*Instruction 1*:
From the forum thread, list the username of every poster, naming each one only once.
*Instruction 2*:
Condense the paragraph in the forum thread that begins "Well, I dont regularly" into a bulleted list that keeps its main facts.

# Pet Finders is Dangerous ;)



## faerie (Mar 27, 2010)

oh lordie. she's cute.


----------



## Skye (Feb 19, 2010)

She reminds me of my mill toy rescue, Mimi! If her personality is ANYTHING like Mimi's; how precious!!! I still look, too. I have to say, I am completely content with my 2 poodle family. I really am. Not ready to change the dynamic here. But, when I see those sweet faces, sometimes I post them on Facebook; or email my friends that I think may be interested!


----------



## Feathersprings (Jul 15, 2010)

Im afraid she is a toy...  I dont think a toy would be a great match with my two bigger dogs. I hoping to find she is at least a BIG toy lOL! She may not even be available still and is a long way for me to go but.. somehow i made this connection from a picture.. strange isnt it


----------



## partial2poodles (Feb 11, 2010)

I had 5 standards when I bought my 10 week toy about 2 years ago. He runs just as fast as they do and he does everything they do. There seems to be no difference (in his mind). I was worried he'd get stepped on and be very fragile....not at all. He keeps them all in line.


----------



## Feathersprings (Jul 15, 2010)

I am more worried about my Greyhound..she was fine with Hoolie at 4 months old but was way too interested in my Pekingese to make me comfortable. They were always kept apart. I dont want to have to do that again.. My Peke was 6lbs and a big fluffy bunny looking little thing. i am probably just too paranoid  I would love a toy actually ... I just need another little girly lap dog !


----------



## schnauzerpoodle (Apr 21, 2010)

I have successfully quit looking at petfinder. It took a lot of effort though


----------



## Feathersprings (Jul 15, 2010)

Well, I dont regularly but want to add a smaller poodle to the family. I went and filled out their application to have on file until I get info back and then after I filled it out it says I would have to attend an "adoption event" to come and see the dog. Even going to where the dogs is fostered is probably 6 hrs away ( one way) .. If i had to go to one of their events it would probably make the whole thing impossible.  I have some problems with rescue because I am off the beaten path... some lot wont even adopt to this area because there is no one to do home visits!


----------



## Skye (Feb 19, 2010)

Well, you may be "safe" for now! LOL! I would say, go for it with the lap dog, though! Auggie is sweet, outgoing and affectionate, but he still has a good bit of puppy in him. Mimi is a complete velcro dog; and the sweetest little lap warmer ever. 

I've only been on Petfinder a few times since I got her, because, like I said, I am content. I totally get the "connecting with the picture" thing, though. I felt that way about Auggie and Mimi. So glad they are mine!

*Information provided*:
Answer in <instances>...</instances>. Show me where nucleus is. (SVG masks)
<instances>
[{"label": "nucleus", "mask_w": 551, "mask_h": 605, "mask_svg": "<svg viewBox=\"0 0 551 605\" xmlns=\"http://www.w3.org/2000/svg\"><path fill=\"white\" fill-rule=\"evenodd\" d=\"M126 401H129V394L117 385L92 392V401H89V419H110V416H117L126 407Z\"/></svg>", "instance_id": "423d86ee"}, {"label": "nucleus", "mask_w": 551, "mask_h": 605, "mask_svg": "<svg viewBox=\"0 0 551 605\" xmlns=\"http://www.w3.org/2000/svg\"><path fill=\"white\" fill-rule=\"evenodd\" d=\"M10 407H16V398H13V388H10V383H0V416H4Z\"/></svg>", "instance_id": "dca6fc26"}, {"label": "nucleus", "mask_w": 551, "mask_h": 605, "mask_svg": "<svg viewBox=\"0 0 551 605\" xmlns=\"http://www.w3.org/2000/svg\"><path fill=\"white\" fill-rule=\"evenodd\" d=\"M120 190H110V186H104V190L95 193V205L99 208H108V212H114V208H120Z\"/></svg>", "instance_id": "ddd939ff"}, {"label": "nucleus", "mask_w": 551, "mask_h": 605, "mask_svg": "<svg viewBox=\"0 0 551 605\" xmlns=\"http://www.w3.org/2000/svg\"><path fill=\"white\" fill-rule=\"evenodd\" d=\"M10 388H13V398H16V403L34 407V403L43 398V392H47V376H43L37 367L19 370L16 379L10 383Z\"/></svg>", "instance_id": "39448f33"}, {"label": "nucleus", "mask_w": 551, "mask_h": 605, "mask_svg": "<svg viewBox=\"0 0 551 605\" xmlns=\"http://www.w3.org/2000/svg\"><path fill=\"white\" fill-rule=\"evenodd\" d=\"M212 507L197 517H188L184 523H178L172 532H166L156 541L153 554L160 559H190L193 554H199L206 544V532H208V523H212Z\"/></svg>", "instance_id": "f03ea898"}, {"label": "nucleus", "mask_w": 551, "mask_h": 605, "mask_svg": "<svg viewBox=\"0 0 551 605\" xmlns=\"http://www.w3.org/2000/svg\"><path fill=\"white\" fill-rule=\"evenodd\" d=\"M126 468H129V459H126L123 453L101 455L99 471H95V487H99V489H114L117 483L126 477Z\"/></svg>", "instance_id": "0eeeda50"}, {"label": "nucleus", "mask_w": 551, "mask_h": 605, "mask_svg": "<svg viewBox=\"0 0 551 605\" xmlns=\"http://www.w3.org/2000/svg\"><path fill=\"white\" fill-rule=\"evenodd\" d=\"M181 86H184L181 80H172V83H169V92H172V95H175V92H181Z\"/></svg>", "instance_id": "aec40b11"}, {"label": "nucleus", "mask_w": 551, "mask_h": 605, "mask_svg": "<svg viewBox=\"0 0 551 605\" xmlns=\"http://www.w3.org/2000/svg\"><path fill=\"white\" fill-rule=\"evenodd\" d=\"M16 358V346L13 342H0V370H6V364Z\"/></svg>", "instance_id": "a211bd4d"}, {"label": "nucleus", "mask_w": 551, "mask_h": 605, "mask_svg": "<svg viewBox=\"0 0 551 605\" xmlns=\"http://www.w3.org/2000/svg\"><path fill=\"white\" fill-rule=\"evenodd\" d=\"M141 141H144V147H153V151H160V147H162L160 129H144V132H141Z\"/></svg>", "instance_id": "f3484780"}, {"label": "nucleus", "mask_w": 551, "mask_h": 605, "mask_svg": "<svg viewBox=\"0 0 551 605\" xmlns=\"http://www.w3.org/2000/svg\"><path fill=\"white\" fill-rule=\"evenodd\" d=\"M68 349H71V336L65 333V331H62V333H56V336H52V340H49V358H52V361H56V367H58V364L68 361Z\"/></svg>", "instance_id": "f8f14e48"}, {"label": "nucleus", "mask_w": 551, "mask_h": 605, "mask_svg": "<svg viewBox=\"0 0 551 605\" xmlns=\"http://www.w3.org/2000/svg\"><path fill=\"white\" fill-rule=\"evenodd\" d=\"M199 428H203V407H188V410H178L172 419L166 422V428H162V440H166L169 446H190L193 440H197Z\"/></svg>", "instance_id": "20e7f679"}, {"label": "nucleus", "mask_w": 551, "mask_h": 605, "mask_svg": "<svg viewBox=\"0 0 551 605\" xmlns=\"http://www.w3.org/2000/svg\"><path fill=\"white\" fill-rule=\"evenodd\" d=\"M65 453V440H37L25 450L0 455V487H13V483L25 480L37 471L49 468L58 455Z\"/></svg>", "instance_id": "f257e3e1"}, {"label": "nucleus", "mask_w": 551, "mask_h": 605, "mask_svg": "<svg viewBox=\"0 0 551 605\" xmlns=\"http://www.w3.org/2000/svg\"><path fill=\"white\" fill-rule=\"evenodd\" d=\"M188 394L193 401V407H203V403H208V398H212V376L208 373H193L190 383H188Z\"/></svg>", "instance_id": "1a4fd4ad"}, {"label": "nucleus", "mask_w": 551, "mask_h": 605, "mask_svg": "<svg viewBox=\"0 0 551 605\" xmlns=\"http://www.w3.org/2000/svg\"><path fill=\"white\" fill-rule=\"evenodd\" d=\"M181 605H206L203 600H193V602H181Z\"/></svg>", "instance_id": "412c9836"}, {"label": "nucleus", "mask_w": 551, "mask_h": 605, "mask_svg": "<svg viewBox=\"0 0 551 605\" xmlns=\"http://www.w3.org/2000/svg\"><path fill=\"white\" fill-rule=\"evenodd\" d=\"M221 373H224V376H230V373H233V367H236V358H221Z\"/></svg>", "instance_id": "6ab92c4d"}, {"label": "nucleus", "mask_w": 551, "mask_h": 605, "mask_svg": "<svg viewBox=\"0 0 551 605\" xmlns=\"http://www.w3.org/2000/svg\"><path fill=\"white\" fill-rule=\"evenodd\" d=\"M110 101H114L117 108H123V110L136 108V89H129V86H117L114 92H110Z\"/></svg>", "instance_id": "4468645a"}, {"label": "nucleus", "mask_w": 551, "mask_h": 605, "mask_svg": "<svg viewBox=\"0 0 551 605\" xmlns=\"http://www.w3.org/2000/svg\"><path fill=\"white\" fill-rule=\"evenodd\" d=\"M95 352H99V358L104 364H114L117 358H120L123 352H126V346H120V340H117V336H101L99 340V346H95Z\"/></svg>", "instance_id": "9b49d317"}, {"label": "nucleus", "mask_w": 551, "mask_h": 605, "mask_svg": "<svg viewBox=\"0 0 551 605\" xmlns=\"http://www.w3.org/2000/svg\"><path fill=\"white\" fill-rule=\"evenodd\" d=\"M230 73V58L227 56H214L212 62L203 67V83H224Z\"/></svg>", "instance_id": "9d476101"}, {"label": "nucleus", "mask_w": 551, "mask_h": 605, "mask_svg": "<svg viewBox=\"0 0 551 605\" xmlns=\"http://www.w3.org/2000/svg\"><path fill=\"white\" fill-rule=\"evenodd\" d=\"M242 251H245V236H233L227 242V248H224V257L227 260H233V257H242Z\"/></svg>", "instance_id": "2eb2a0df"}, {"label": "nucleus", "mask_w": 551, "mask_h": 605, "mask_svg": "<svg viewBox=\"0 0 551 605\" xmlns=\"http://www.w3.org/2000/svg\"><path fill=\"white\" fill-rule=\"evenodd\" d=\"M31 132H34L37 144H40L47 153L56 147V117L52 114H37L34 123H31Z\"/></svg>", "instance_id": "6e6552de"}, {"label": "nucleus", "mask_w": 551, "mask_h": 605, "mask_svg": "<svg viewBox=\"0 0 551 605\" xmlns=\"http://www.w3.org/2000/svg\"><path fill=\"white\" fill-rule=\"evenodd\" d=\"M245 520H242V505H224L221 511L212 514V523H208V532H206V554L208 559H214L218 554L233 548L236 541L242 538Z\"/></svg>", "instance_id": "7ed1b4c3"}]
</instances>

*Finished answer 1*:
- faerie
- Skye
- Feathersprings
- partial2poodles
- schnauzerpoodle

*Finished answer 2*:
- Doesn't look regularly but wants to add a smaller poodle to the family.
- Filled out the group's application to have on file until more information comes back.
- Learned afterward that seeing the dog requires attending an "adoption event."
- Even the place where the dog is fostered is probably 6 hours away, one way.
- Having to go to one of the events would probably make the adoption impossible.
- Has trouble with rescues because of living off the beaten path. Some won't adopt to the area because no one there can do home visits.